2. Related Research Works
There are some previously published research articles related to GANs for converting SAR images to optical images:
CFRWD-GAN for SAR-to-Optical Image Translation: This paper proposes a cross-fusion reasoning and wavelet decomposition GAN to enhance the translation of SAR to optical images by preserving structural details and handling speckle noise [
6].
GAN-Based SAR-to-Optical Image Translation with Region Information: This research explores using a GAN framework for SAR-to-optical image translation, incorporating region information to enhance the generated image’s quality [
7].
GAN with ASPP for SAR Image to Optical Image Conversion: This paper proposes a GAN architecture with an atrous spatial pyramid pooling (ASPP) module for converting SAR images to optical images. The ASPP module helps capture multi-scale features, improving the quality of the generated optical images from SAR inputs [
8].
Improved Conditional GANs for SAR-to-Optical Image Translation: This paper proposes improvements to the conditional GAN architecture for translating SAR images to optical images. The key contributions include enhancing the generator and discriminator components of the GAN to better capture details and textures during the image translation process [
9].
Feature-Guided SAR-to-Optical Image Translation: This paper proposes a feature-guided method that leverages unique attributes of SAR and optical images to improve the translation from SAR to optical images. The key idea is to guide the translation process using features extracted from the input SAR image, enabling better preservation of details and textures in the generated optical image [
10].
The pix2pix paper pioneered the use of conditional GANs for general image-to-image translation problems and has inspired many follow-ups, including for translating SAR to optical imagery [
2]. The pix2pix model uses a U-Net-based generator and a patch-based discriminator in a cGAN setup. It employs a novel adversarial loss and combines it with a standard loss like L1 or L2 to improve training stability.

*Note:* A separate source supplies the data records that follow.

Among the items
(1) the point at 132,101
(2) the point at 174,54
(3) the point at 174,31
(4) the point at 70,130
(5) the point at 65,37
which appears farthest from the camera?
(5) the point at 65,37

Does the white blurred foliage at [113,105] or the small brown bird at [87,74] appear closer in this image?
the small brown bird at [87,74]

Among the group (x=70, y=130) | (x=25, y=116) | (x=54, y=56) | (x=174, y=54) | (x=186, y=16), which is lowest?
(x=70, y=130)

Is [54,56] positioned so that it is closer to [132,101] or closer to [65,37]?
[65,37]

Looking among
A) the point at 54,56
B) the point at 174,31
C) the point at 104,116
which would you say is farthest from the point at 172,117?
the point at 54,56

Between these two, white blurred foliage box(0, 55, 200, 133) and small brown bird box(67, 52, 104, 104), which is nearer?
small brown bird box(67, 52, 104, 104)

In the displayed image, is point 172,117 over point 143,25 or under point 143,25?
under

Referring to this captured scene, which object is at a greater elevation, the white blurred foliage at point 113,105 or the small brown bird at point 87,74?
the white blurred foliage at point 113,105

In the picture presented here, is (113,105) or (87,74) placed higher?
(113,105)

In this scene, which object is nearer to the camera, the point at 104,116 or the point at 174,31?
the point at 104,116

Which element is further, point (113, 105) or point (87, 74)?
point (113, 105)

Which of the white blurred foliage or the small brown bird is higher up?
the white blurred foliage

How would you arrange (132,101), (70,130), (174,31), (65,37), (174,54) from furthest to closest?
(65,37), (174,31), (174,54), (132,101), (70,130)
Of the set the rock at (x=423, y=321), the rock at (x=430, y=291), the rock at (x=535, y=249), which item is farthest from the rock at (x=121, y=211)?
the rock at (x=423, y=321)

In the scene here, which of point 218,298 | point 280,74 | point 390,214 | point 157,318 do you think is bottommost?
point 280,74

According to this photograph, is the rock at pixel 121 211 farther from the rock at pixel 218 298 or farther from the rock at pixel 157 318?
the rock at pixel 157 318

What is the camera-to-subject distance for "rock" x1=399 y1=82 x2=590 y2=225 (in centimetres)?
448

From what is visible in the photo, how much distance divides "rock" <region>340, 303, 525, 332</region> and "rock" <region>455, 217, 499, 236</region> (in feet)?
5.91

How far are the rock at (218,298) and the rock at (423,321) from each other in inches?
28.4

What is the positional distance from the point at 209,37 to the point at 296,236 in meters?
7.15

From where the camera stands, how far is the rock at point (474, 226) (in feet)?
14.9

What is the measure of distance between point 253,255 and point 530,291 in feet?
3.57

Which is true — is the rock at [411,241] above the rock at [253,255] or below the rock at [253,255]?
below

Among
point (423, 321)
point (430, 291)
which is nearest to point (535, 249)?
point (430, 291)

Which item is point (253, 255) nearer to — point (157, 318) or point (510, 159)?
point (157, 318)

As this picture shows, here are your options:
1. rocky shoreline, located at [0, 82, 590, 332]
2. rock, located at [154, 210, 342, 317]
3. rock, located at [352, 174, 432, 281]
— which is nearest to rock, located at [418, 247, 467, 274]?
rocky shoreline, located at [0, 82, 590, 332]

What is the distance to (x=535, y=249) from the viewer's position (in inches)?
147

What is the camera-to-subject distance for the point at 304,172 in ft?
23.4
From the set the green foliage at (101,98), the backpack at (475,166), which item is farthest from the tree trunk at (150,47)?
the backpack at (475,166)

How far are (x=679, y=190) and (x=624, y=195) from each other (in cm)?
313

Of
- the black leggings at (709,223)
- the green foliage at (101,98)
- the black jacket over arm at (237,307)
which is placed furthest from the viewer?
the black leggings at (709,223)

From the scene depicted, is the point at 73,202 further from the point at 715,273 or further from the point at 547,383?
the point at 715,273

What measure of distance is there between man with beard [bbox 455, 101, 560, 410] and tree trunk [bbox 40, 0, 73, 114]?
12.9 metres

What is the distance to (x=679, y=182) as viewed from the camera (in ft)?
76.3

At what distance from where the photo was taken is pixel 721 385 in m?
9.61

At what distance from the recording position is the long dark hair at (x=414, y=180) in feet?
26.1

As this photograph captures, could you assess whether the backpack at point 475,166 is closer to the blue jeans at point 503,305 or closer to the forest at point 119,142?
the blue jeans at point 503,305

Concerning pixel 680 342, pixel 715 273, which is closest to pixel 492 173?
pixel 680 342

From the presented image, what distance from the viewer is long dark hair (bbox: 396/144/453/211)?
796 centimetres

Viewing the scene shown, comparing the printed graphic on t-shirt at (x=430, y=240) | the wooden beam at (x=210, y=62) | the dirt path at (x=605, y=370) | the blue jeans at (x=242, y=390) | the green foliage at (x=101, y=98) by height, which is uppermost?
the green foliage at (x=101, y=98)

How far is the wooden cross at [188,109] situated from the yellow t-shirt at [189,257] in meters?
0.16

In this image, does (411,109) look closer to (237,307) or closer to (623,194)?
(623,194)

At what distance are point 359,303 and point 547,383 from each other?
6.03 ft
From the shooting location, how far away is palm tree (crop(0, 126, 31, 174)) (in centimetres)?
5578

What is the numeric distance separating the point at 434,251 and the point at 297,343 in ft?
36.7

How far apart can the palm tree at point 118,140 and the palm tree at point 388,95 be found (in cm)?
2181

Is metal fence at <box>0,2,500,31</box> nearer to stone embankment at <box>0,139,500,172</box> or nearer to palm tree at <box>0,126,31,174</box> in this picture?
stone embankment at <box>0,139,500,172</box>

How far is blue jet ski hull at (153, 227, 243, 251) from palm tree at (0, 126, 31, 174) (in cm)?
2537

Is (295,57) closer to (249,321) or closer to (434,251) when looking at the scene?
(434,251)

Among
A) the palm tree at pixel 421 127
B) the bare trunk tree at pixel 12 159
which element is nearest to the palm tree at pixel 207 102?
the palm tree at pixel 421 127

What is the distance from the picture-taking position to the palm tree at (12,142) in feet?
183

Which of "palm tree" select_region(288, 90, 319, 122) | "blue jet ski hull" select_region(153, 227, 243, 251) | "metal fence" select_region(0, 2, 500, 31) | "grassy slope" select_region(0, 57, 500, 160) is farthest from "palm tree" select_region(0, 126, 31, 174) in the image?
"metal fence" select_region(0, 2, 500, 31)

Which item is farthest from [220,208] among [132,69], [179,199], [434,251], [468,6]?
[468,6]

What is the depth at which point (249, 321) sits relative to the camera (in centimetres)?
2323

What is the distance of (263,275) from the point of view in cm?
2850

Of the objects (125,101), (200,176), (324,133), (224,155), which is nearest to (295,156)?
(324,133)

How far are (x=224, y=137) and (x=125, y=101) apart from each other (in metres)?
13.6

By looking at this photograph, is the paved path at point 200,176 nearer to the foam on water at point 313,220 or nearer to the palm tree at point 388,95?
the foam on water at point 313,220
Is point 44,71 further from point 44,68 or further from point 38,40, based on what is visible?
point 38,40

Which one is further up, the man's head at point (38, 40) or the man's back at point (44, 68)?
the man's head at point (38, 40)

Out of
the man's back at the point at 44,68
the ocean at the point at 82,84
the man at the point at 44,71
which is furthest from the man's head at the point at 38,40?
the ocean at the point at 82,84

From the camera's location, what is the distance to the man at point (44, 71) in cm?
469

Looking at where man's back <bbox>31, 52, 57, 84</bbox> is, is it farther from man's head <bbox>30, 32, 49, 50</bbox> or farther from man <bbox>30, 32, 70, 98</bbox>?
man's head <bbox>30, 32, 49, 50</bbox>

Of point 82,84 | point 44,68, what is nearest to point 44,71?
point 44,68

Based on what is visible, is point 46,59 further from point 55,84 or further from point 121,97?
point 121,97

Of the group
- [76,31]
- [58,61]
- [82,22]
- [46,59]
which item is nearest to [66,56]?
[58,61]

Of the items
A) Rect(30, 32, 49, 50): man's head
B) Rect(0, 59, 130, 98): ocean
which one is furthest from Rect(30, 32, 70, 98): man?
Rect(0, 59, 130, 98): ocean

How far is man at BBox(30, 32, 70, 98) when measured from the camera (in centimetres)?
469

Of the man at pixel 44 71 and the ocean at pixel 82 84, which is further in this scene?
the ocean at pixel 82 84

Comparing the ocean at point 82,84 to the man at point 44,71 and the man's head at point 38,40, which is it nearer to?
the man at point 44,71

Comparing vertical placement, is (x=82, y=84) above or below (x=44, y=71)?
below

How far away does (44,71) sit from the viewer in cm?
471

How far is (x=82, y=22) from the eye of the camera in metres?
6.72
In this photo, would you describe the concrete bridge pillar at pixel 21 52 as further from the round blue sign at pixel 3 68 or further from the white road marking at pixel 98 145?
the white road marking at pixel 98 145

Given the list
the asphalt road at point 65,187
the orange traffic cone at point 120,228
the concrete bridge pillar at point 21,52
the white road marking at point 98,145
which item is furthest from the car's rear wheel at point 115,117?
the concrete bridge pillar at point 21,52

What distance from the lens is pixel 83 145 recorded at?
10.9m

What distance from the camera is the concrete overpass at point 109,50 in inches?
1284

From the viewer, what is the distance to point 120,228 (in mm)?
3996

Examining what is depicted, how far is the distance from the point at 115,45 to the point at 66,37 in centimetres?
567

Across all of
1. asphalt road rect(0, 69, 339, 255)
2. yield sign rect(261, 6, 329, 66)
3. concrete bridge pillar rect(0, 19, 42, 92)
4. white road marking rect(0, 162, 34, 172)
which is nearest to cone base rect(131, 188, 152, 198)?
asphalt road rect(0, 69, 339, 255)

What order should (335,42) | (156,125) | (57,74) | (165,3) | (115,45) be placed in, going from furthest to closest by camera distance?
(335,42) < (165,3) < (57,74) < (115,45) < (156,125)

The pix2pixHD model significantly improved upon the resolution quality compared to the original pix2pix, enabling high-fidelity image synthesis useful for various computer vision and graphics applications [
3]. The model uses a coarse-to-fine generator and a multi-scale discriminator to improve details at different scales. It employs a feature matching loss and an adversarial loss to improve training stability. The generator contains a global generator network and a local enhancer network for adding high-frequency details.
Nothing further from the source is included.